Here is the new green on the right along with the last green I attempted on the left, which is 400ml of 1% stock solution of Kemtex acid dye in green, and which as you can see is a very bluey green. Then at the bottom is Jacquard Emerald Green, which is a lovely colour, but I had trouble with it being a bit blotchy. The Kemtex does dye very evenly and exhausts very well (which is very satisfying 🙂 ). The new green is 300ml of green and 100ml of yellow. For my next trick I think I shall try 200ml of green and 200ml of yellow.


Just for fun, here is the sequence of colours laid out on our dining table. As you can tell we don’t eat on the table often 🙂


I think I shall have another go at dyeing a pale orange since I think that step is still a bit big. I think the mid orange is ok, and I shall try to get a slightly yellower green.

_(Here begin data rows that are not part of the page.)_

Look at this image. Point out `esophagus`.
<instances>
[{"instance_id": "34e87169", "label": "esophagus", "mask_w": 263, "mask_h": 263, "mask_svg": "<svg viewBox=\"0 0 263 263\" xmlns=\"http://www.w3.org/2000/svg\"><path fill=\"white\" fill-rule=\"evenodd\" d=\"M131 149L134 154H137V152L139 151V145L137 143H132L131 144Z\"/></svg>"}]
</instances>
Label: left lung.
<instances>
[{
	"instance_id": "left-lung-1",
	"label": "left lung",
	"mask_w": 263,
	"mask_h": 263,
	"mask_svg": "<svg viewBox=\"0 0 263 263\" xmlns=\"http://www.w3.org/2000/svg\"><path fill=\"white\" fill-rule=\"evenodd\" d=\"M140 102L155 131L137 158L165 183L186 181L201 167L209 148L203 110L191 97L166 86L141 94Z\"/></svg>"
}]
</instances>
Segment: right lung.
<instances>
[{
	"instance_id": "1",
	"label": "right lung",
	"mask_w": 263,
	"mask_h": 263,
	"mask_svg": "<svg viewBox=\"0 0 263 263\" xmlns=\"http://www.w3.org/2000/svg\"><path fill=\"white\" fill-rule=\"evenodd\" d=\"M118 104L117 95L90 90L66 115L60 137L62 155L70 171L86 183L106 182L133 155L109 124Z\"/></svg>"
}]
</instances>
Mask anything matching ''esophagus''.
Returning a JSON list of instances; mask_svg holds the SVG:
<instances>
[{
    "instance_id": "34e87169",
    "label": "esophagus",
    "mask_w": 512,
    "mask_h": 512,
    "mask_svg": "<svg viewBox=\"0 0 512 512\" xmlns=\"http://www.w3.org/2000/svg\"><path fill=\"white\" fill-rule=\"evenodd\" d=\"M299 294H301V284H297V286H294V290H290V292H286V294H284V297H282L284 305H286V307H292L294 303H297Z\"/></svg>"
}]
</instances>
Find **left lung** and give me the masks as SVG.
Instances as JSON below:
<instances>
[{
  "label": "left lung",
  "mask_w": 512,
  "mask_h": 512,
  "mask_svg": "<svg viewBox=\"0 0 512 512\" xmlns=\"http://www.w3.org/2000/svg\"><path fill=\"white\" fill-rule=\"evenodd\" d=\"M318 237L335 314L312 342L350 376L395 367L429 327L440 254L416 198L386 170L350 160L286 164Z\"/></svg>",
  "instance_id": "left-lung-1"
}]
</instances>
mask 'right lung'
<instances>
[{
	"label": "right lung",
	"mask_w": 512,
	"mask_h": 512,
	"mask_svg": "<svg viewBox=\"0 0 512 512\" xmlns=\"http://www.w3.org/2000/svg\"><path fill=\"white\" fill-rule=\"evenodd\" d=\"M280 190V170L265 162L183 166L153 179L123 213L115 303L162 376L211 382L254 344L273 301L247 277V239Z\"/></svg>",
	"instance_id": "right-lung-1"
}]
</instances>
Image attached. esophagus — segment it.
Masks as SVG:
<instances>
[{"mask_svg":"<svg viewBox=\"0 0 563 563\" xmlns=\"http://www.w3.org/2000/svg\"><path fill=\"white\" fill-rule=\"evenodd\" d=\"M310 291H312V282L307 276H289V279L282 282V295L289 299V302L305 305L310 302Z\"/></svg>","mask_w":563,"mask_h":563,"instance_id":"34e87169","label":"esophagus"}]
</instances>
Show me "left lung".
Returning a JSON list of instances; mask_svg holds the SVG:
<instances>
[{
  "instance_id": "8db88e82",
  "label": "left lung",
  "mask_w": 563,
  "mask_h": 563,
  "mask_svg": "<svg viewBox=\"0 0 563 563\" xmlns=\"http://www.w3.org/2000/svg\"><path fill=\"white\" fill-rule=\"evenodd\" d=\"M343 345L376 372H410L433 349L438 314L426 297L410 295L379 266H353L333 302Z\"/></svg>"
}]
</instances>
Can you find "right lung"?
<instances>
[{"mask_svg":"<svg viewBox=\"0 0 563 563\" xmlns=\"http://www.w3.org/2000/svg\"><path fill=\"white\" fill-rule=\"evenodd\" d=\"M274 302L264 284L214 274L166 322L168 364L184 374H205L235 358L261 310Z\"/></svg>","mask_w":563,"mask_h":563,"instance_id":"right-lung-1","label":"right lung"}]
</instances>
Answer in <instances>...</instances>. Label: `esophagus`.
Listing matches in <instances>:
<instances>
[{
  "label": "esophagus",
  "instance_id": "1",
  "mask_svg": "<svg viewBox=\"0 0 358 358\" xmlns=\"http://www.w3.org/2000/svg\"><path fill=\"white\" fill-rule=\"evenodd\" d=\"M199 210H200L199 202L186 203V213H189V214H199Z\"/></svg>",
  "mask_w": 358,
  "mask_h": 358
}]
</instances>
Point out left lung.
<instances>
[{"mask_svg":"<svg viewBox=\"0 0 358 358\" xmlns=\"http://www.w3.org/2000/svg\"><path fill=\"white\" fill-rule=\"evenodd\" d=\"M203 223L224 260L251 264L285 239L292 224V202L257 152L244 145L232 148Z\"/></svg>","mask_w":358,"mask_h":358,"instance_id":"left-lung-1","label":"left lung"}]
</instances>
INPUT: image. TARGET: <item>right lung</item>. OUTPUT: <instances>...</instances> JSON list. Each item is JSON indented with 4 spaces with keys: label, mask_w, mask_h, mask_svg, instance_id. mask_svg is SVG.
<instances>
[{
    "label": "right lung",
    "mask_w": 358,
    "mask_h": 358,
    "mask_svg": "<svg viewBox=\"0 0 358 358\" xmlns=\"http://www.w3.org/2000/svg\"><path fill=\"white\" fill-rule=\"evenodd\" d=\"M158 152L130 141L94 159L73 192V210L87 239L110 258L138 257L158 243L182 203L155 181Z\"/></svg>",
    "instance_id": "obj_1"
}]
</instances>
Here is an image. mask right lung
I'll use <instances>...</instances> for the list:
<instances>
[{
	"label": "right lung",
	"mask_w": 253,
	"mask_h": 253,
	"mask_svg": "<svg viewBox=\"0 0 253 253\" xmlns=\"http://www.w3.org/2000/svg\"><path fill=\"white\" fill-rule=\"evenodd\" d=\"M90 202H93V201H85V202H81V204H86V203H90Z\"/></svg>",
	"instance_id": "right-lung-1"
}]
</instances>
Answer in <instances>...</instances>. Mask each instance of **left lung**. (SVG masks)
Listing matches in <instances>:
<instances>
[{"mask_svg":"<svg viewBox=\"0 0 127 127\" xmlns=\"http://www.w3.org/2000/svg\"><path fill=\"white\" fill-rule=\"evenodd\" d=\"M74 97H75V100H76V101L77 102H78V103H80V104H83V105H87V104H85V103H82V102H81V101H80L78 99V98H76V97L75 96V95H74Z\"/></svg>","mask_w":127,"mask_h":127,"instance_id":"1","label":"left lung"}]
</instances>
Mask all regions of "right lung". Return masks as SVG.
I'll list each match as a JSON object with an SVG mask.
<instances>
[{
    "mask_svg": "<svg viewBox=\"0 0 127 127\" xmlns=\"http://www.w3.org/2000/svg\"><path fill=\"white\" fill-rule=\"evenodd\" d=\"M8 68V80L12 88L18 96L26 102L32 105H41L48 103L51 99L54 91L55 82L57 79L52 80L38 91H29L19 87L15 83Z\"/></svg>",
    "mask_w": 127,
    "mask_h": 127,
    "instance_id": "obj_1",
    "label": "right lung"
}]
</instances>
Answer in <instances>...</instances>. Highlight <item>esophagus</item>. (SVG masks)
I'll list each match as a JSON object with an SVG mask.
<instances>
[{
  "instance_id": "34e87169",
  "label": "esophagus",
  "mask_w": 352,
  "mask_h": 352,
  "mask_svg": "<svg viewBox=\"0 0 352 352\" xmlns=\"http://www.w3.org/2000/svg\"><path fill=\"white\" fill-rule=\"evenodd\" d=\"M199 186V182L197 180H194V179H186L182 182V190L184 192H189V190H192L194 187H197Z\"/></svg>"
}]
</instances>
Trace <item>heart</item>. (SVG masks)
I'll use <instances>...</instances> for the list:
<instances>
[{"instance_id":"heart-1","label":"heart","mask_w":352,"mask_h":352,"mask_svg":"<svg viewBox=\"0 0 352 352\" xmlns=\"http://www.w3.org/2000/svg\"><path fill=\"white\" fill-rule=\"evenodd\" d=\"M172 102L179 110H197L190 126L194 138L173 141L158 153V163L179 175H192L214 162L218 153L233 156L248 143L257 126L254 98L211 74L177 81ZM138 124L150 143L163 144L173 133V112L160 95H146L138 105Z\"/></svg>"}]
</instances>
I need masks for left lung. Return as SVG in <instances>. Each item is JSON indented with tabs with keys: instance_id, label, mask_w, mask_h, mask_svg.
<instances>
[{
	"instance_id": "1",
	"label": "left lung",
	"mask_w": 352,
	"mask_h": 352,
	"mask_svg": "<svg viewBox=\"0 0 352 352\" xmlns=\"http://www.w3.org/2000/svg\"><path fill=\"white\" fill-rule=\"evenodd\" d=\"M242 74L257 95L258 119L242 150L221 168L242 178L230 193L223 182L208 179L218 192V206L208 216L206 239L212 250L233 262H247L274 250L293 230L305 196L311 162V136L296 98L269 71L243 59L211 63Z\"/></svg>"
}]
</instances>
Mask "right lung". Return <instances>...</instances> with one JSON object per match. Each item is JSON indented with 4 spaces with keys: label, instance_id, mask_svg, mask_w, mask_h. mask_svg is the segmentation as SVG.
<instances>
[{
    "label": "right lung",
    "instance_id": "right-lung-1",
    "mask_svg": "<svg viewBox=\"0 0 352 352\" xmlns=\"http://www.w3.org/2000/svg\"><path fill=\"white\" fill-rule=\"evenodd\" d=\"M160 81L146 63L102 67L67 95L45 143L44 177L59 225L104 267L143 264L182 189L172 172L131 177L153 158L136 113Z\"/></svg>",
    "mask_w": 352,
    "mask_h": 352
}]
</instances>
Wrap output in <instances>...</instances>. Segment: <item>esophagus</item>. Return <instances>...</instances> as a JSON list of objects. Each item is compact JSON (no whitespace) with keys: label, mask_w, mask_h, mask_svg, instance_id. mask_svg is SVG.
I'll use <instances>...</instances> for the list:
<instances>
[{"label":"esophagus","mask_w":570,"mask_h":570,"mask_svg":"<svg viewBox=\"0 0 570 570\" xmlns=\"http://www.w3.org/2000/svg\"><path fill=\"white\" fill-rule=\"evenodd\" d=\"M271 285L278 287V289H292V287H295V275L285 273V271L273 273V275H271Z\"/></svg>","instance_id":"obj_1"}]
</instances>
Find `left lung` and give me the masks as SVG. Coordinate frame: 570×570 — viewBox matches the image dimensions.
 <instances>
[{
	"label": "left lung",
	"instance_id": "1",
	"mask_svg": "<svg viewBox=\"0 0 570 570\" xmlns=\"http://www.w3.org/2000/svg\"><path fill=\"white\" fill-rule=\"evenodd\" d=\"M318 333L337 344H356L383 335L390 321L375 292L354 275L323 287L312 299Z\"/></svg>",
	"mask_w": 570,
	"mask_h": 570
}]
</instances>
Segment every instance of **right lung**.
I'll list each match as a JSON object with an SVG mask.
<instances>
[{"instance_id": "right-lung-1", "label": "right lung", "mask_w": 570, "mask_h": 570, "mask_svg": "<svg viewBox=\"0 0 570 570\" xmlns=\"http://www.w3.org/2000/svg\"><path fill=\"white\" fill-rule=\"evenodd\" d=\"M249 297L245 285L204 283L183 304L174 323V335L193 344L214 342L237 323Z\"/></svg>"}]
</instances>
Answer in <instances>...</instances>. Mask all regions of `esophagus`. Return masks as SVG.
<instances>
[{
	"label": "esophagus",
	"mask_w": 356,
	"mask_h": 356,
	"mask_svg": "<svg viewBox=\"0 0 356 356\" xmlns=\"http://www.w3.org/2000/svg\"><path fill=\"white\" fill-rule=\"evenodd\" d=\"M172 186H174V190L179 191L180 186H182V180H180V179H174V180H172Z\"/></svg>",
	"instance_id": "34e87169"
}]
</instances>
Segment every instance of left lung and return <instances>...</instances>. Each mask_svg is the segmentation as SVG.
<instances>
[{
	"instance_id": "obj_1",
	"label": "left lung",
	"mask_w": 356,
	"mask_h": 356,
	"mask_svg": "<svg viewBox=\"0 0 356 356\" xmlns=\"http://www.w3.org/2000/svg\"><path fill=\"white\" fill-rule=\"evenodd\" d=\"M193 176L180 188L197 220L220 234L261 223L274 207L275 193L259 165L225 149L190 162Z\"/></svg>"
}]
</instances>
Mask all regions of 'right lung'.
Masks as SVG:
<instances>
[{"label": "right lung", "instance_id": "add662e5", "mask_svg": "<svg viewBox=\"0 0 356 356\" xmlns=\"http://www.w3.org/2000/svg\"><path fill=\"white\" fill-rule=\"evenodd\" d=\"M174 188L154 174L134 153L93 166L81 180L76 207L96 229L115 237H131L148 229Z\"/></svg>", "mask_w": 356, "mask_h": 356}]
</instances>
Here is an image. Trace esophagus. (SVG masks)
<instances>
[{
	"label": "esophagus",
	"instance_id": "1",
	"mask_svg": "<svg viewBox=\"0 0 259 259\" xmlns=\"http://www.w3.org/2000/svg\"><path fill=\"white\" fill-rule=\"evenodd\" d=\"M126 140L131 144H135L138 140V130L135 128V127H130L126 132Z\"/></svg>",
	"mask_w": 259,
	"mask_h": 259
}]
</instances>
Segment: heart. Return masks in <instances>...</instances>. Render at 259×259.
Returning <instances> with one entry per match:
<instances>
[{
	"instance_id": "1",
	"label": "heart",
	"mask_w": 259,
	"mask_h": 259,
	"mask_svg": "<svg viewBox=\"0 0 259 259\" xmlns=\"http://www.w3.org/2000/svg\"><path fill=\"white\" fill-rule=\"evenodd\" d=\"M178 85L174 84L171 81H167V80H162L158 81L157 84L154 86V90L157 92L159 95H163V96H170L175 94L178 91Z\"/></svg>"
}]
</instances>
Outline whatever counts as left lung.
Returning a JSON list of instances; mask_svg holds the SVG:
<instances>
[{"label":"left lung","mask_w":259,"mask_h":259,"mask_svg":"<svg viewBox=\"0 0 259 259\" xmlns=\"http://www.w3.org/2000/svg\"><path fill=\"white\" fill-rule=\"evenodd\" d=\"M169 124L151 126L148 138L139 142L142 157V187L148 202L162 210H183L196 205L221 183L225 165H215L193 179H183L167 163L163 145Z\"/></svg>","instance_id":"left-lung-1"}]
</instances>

While I had the dyes out I had a go at semi-solid dyeing my Dorset/BFL sock yarn I spun during the Tour de Fleece. I did this using a variation on the dyeing in a bag method Fiona showed us at her workshop. Her method was a cold dyeing method, but it adapted easily enough for hot dyeing. Boil in the bag yarn! I put the dye and the yarn in the bag and squished around, then left for about an hour and then steamed it as usual.

There was 250g altogether of yarn which I think was a bit much for my bag. I couldn’t mash the yarn round as much as I would like, so some of the skeins are more evenly dyed than others. The two smaller skeins dyed much more evenly, with the biggest skein being the most mottled. I like the effect though.


It was also interesting to see how the Dorset took the dye in comparison to the BFL. As you can see from this picture, the Dorset has taken the dye a bit (both the grey and the white) but not nearly as strongly as the BFL.


I am looking forward to knitting this up and seeing how it comes out.

Le Tour de Fleece: Day Seven

The cyclists did their biggest climb so far this tour, into Andorra, and I have crested my own little summit with my spinning.

I have finished my first full  bobbin of the tour. Yes, the grey Dorset is finally finished! Only two bobbins of the white to go and then I can ply it and see what it will be like as yarn.


In honour of the occaision I have been playing at making mosaics with Picasa 3. So here is a recap of my progress on this yarn on the tour.


And another, because if a thing is worth doing, it is worth overdoing.


I ran my foot over with our side gate shortly after taking these photos while having a quick tidy up outside. It is a nice substantial gate. I am hopping around now (well not right now, since even with the laptop I can’t type and hop at the same time). I shall go and bathe it and anoint it in a minute.

I have been managing to do a spot of knitting in between all the spinning. I have finally finished my latest test sample for my current City and Guilds project. I was test driving how the colours work, and also testing 6 possible patterns, of which I will probably use 3. This is the project I have been dyeing all the colours for.

This is it in its unblocked, straight off the needles state.

These are the most likely 3 patterns.


And these are the three probably rejects.


As you can see the edging at the bottom edge is too loose. I think the top edge is better but now probably a bit tight. I am reserving final judgement until after it has been washed. The top edging is worked on smaller needles, which I think works well, but I think I decreased too many stitches.

I also think I need to introduce another couple of intermediate colours. Another medium orange about half way up to ease the transition from red to orange, and a very pale orange just before the yellow. It is coming along though, and I am looking forward to being able to measure the tension after it has been washed and start plotting out the final design.